Christine Fanchiang learned a lot from Associate Professor David Klaus before she ever set foot on the Boulder campus.
She had been accepted to the master’s program in aerospace engineering sciences, but chose to defer her admission for a year so she could continue working as a systems engineer at Northrop Grumman in Redondo Beach, California.
So she decided to enroll in Klaus’s Space Life Sciences and Space Habitat Design courses, which are offered online through CU-Boulder’s Center for Advanced Engineering and Technology Education (CAETE).
Fanchiang says she enjoyed Klaus’s teaching so much that “I decided I wanted to work with him on my PhD.” Now she is on the Boulder campus, a full-time graduate student.
Switching from online to on-campus is a bit unusual for a student, but faculty members who offer classes via CAETE say their online students who live locally often drop by during office hours for face-to-face meetings.
“I get a lot out of helping these students getting their masters’ degrees,” Klaus says about his professional students. “I really respect people who are disciplined to do that while they are working full time. I find them to be very motivated.”
Recording lectures in one of the CAETE studios not only assists the professional community, but it also benefits on-campus students who can access course material online anytime, advocates say.
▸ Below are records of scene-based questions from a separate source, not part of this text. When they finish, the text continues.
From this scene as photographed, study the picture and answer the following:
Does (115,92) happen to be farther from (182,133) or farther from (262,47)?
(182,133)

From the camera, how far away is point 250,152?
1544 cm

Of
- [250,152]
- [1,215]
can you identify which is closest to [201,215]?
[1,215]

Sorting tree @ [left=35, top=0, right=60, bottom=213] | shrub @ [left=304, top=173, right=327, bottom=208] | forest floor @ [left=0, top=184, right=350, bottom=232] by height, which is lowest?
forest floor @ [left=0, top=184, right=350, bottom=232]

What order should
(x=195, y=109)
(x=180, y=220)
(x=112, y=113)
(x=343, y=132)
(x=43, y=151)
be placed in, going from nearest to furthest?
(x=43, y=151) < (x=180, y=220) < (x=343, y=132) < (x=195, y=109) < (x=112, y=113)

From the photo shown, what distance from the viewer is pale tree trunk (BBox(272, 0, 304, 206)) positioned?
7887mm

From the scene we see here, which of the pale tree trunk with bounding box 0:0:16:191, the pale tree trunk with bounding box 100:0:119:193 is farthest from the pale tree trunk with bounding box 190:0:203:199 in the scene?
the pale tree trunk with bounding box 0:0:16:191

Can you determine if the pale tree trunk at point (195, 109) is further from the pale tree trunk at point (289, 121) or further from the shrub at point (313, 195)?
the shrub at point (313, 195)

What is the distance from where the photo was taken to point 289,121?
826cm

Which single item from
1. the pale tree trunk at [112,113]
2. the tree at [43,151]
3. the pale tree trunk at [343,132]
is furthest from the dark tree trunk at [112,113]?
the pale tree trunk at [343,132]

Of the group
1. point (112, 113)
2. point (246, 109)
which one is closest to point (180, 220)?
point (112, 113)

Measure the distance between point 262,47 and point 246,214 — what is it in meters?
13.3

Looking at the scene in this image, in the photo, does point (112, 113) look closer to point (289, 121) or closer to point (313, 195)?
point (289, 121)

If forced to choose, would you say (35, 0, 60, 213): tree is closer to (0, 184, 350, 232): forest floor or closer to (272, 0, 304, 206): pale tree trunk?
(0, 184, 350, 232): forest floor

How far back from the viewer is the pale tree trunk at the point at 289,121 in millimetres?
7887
“At times, work, deadlines, or conferences can interfere with being able to attend a lecture, and this format allows students to more effectively catch up on their coursework,” says Associate Professor Hanspeter Schaub, adding that even students who come down with the flu and have to miss class can benefit.
It’s all in a day’s work for the CAETE staff, who manage three studio classrooms plus a classroom in the ECEE wing that has been made distance-learning capable.
“We have begun to establish partnerships with the engineering departments to use their smart classrooms to do course capturing ,” says CAETE Director Mario Vidalon. “We are also using virtualization and hardware-based capturing technology to make various lab courses available for our distance students.”